Eclipse Day is here! Did you see it?

- Finally, it’s here. The Great American Eclipse Day has arrived.

The total eclipse begins on the West Coast just after 10 a.m. PT and ends on the East Coast a little before 3 p.m. ET. It might last for about two minutes.

Question is, will you be able to see it? There’s a major fog cover over the coastal areas. Meteorologist Steve Paulson said you’ll need to head inland for a better chance of seeing it.

Kentfield resident Vanessa Friedman bought special glasses and canceled a dentist appointment to watch the eclipse with her daughter. She was extremely sad that she couldn't see anything; the cloud cover was way too thick. 

Still, school children will be takin to the blacktop with special glasses to try to get a glimpse of the eclipse. In Livermore, the students were out with their glasses; the sun was peeking through during the eclipse time. And already, early Monday morning, crowds were gathering at the sold-out Chabot Space and Science Center in Oakland.

An eclipse is the obscuring of the light from one celestial body by the passage of another between it and the observer or between it and its source of illumination.

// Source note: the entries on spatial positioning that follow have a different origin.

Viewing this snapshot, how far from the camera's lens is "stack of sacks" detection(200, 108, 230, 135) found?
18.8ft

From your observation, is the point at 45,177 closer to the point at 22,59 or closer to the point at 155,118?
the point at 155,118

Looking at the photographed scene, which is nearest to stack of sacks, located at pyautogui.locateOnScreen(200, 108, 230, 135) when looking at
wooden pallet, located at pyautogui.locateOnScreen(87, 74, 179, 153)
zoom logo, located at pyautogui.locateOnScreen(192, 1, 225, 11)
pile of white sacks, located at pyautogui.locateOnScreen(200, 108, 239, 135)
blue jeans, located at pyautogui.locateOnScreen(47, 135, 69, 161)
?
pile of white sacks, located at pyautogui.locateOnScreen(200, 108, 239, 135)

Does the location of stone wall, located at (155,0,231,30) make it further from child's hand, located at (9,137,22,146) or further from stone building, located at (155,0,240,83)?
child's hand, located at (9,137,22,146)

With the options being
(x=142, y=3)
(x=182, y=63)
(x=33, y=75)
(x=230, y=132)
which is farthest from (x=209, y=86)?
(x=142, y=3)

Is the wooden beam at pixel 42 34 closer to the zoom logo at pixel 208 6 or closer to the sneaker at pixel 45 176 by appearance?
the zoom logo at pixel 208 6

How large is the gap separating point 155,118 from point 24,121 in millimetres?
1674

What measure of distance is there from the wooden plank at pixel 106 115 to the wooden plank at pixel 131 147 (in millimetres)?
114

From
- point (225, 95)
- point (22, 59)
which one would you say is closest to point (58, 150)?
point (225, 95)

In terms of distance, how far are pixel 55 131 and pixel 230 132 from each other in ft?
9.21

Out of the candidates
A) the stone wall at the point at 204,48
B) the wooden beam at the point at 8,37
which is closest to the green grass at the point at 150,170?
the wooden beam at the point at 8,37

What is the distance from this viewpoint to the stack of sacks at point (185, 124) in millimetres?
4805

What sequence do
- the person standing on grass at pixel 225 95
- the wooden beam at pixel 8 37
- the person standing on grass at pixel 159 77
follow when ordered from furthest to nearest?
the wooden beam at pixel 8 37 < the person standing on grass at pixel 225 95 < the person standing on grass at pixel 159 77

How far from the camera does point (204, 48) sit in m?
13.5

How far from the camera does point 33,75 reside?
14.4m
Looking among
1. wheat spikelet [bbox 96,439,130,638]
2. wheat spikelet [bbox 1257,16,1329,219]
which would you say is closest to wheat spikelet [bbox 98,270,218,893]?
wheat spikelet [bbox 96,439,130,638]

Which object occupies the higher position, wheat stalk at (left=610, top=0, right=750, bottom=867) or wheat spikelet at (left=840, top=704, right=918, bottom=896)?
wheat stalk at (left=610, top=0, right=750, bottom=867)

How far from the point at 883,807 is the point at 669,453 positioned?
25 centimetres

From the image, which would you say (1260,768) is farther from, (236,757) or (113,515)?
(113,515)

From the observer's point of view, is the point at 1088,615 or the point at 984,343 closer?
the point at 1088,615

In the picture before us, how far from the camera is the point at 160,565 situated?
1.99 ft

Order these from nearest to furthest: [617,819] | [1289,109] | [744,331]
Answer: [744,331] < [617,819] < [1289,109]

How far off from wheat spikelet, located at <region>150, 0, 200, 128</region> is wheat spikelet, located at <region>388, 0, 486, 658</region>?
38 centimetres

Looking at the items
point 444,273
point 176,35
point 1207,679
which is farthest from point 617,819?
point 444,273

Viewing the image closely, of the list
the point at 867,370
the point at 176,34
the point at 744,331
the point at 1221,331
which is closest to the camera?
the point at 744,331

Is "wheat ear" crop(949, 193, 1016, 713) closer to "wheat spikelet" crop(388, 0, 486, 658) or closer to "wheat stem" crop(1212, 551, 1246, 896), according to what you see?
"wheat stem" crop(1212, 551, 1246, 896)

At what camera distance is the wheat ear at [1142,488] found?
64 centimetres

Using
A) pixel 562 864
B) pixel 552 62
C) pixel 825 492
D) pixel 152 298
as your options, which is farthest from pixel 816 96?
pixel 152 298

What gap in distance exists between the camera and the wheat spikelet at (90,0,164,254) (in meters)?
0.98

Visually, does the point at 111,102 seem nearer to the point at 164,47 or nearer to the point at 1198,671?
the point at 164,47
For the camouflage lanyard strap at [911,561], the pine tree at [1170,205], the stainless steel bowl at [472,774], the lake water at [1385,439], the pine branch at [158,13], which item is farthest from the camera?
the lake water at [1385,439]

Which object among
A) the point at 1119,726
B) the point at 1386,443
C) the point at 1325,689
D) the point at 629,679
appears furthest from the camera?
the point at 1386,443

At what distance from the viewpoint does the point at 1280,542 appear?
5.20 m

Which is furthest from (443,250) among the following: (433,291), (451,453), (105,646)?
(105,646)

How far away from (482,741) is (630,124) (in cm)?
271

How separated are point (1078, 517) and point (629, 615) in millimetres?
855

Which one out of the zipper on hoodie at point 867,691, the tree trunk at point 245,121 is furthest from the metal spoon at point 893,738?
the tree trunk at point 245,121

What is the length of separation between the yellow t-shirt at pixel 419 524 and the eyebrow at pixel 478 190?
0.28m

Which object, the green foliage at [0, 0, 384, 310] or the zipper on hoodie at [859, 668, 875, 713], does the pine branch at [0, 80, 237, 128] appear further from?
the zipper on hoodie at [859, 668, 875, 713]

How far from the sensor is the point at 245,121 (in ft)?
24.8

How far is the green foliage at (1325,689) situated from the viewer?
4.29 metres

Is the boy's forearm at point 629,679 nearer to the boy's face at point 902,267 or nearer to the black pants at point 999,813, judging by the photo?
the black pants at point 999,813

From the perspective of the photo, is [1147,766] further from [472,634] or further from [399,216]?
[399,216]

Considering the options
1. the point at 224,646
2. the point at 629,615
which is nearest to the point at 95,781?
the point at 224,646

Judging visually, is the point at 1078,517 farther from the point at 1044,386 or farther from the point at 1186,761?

Here are some fun facts about the eclipse:

  • This is considered the first eclipse in the U.S. in the internet age.
  • A total of 500 million in North America will get to see at least the partial eclipse of the sun.
  • The last total eclipse to cross the United States like this one does was in 1918.
  • The last total eclipse to touch any part of the mainland U.S.  was 1979.
  • The last total eclipse visible in Northern California was in 1889.